The man screamed as his lips split, the crowd baying. The girl began pounding on his jaw with her fists, once, twice, three times. Hands red. Teeth gritted. Blood in her mouth. Picturing a smiling consul with dark, pretty eyes. A grand cardinal with a beard like a hedgerow and a voice like honey. Their faces pulped as she pounded, again

“… mia …”

and again, picturing her mother, her brother, her father, everything she’d lost, everything they’d taken, and this man beneath her just one more enemy, just one more obstacle between her and the turn she’d spit on all their fucking grav—

“… mia …!”

She fell still. Drenched in sweat. Breath burning. Covered in warm, sticky red.

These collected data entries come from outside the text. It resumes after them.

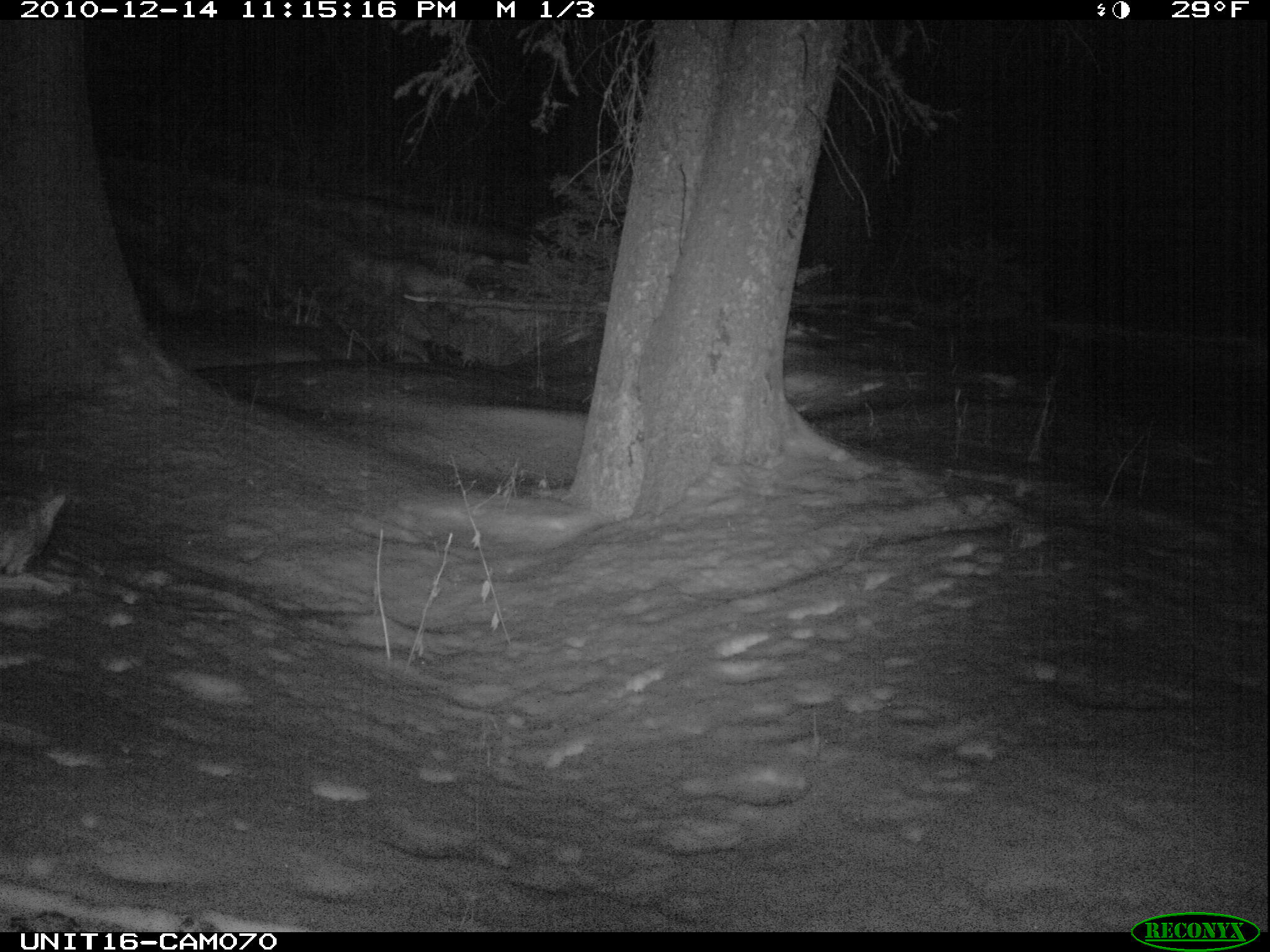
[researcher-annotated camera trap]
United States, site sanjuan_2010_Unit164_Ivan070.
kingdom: Animalia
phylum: Chordata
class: Mammalia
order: Carnivora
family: Canidae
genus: Canis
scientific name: Canis latrans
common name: coyote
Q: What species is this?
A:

She could feel Mister Kindly’s chill, mixed with the blood on the back of her neck. The world came back into focus, its volume swelling in her ears. And beneath the thundering pulse and echoes of her past, she heard it. Swelling in her chest and tingling her fingertips.

Applause.

She stood, painted to the elbows in red. The crowd in the bleachers were on their feet, Teardrinker tending a flurry of bids rolling in from the sanguila at the Pit’s edge. Three hundred silver. Three hundred fifty. Four. And on trembling legs, the girl walked across the Pit and stood before Leonides. She looked her would-be master in the eye, and dropped into a perfect curtsey before him.

“Domini,” she said.

The sanguila regarded her with narrowed eyes. His executus whispered in his ear. And as a storm of butterflies took wing in Mia’s belly, Leonides raised his hand and spoke in a voice that rang across the entire Pit.

“One thousand silver pieces.”

A low murmur rippled across the audience, Mia’s heart thrilling. Such a sum! Truth told, it was an overbid—the man could have probably knocked out most of his fellows with half that. But Mia knew the domini of the Lions of Leonides was fond of theater, and his bid told everyone in the Pit that he was in no mood to haggle.

Leonides wanted her. And so, he would have her. Price be damned.

It had gone perfectly. If Mia fought among the Lions of Leonides, she was almost assured a place in the Venatus Magni. And when the games were over, when she stood victorious upon the dais—

“One thousand and one,” came a call.

Mia’s belly turned cold. She glanced up to the stands, saw a figure step forward from the crowd. Wrapped in a long cloak despite the heat, pulling back the hood to reveal a young pretty face, long auburn hair, pale Itreyan skin.

A woman.

“… who is that …?”

“No bloody idea,” Mia whispered.

“One thousand and one silver pieces,” the woman repeated.

Mia’s eyes narrowed. She’d never heard of a female sanguila—though there had been a few famous female gladiatii, the stage of the venatus was ever managed by the careful hands of men. Maybe the newcomer was an agent for another domini? A foil from the ledgermen to drive up her price?

Mia looked to Leonides expectantly. Whoever this woman was, the greatest sanguila in the history of the games wasn’t going to be outbid by a single silver coin.

Titus’s face was a mask. Leonides glanced to his executus, back to the newcomer, speaking as if the words soured his mouth.

“This is somewhat childish, don’t you think, my dear?”

The woman’s smile was splashed across her face like poison.

“Childish? Whatever do you mean?”

“I hear tell you have but a handful of coppers to rub together,” Leonides said. “If your intent is to embarrass the patriis familia of your own House, are there not less expensive ways to do so?”